Developers May Be Getting 50% of Their Documentation From Stack Overflow 418
New submitter gameweld writes "Software companies, such as Microsoft, create documentation for millions of topics concerning its APIs, services, and software platforms. Creating this documentation comes at a considerable cost and effort. And after all this effort, much documentation is rarely consulted (citation) and lacking enough examples (citation). A new study suggests that developers are increasingly consulting Stack Overflow and crowd-sourced sites over official documentation, using it as much as 50% of time. How should official documentation be better redesigned? What are the implications of software created from unruly mashups?"
Documentation Shitty so Developers Turn to Web (Score:5, Funny)
News at eleven.
Re:Astroturfing Detected (Score:5, Funny)
Don't worry, he's just making sure none of us get Scroogled.
Re:Documentation Shitty so Developers Turn to Web (Score:5, Funny)
Yep. Microsoft documentation is truly awful.

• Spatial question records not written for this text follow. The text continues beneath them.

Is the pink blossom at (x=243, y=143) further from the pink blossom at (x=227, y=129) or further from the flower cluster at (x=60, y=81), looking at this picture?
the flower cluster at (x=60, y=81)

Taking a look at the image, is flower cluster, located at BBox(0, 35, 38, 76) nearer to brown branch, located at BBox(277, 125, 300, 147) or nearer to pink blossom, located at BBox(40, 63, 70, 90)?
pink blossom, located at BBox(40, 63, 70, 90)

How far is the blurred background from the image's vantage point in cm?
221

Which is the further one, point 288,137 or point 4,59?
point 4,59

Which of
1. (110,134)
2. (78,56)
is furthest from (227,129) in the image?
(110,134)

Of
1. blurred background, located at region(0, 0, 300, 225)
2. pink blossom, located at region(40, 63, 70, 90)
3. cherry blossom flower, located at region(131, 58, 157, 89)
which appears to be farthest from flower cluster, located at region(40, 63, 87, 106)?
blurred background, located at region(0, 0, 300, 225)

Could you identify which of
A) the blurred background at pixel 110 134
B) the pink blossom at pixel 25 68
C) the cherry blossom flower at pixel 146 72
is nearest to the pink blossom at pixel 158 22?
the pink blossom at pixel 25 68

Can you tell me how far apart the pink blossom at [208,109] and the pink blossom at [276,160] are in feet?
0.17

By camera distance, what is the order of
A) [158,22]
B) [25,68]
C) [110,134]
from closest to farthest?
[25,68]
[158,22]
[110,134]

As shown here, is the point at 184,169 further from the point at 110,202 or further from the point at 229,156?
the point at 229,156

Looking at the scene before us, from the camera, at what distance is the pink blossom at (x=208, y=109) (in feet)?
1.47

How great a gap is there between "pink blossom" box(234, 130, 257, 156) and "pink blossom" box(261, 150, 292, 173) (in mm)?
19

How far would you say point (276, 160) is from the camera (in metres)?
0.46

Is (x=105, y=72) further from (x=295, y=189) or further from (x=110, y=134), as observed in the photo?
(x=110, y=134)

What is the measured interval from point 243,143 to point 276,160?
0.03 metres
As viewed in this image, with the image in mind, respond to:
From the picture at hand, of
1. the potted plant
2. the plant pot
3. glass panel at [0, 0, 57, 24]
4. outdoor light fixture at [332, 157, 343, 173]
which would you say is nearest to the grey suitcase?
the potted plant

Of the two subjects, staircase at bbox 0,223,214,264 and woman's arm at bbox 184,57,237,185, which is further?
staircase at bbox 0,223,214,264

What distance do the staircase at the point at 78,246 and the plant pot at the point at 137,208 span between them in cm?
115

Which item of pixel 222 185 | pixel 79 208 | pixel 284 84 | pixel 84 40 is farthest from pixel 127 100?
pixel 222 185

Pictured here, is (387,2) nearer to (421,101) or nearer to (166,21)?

Typical Microsoft documentation page:
DWORD throbTheWangle(DWORD Wangle, FLOAT HowMuch)
Description:
This function throbs wangles.
Input parameters:
Wangle - the wangle to be throbbed.
HowMuch - how much to throb it
Return value:
The function returns a status code indicating success or failure.
If you want to know what wangles are, what throbbing is, the valid range of "HowMuch", what the returned status codes are... well, you're off to StackExchange to see if anybody's managed to figure it out.
How... (Score:4, Funny)
How should official documentation be better redesigned?
It should exist.
Re:Astroturfing Detected (Score:4, Funny)
That kind of depends on what help you need. For example, if you are looking for some facial feminisation surgery, you may find what you need at expertsexchange.com.